For complex applications in production control the automobile industry relies on Artificial Intelligence in terms of Qualicision technology in over 120 production lines worldwide to calculate production sequences.
Due to the enormous combinatorial complexity of the questions to be solved here, it is indispensable that these solutions handle the process-related combinatorial uncertainty. Here, the relation to Deep Learning is strong. As with Qualicision, Deep Learning also requires controlled handling of combinatorial complexity, and hence dealing with the combinatorial uncertainty.
Both methods have solved the very complex combinatorial problem of mastering with algorithms the Asian game Go in an impressive way. Obviously, the complexity of the game Go with a combinatorial dimension of two to the power of one thousand two hundred excludes a complete search. For comparison, the problem of machine chess already solved earlier has a complexity of two to the power of four hundred.
How does AlphaGO manage to solve this? Roughly speaking, Go is understood and modelled as a sequence of moves in the sense of a Markov decision-making process. The speed of computing systems, which has increased enormously in recent years, has been combined with a very intelligent combination of a Monte Carlo Tree Search (MCTS) merged with two Deep Neural Networks into one architecture, with training duration extending several weeks and supported by massive parallel computing.

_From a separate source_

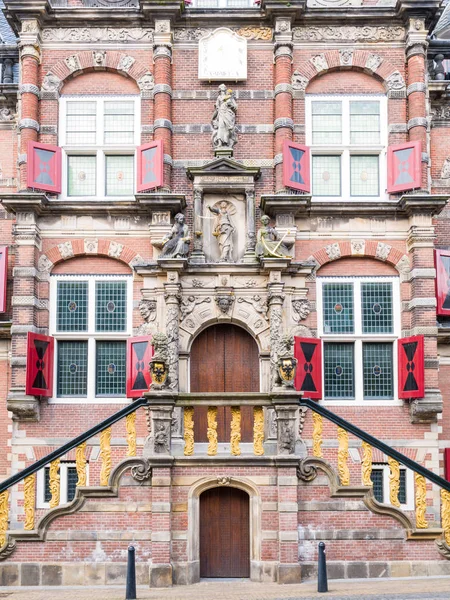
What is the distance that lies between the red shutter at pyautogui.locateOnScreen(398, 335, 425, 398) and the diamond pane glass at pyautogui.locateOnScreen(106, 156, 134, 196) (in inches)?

In the end AlphaGO ran on forty so-called search threads on 1202 CPUs and 176 GPUs in a parallel architecture.
Algorithmically, the MCTS method in the breadth-first search, i.e. in the selection of the next possible move, was limited by the so-called Policy Neural Network. The policy network outputs a learnt probability distribution in the search for the best possible moves, starting from a given position.
For limiting the search space, in the depth search the so-called value network is used, storing estimates in order to best evaluate the feasibility of a node without having to go through the underlying sub-depth explicitly. In an initialization phase AlphaGO's policy network was trained with approximately thirty million human-played positions of the KGS Go server available on the Internet.
The Value Network has learned evaluations of position nodes by playing against itself over and over again. In this manner AlphaGo distinguished more promising nodes from less promising nodes, improving that distinction by playing millions of games against itself.
In this way, a so-called Reinforcement Learning Architecture emerged, with MCTS as a search method and two Deep Neural Networks: the move selection network (Policy Network) and the sub-depth limitation network (Value Network).
This fascinating process converges and works brilliantly. In the later version AlphaGO Zero, the system only played against itself with one single interconnected neural network covering both purposes. Thus, the input of the human-played games was no longer required.
However, AlphaGO and AlphaGO Zero take advantage of the fact that the rules of the game Go are clearly defined and the set of rules is fixed by definition. Thus, the search space of the game positions is enormous but finite (the Japanese Rules of Go consist of fourteen articles and about twenty rules with related interpretive comments (see Excerpt of the Japanese Go Rules). In particular, the number of stone types is manageable: There are only two of them, white and black stones. Therefore, the resulting combinatorics is the uncertainty-giving element of the game due to its by enumeration de facto untreatable size.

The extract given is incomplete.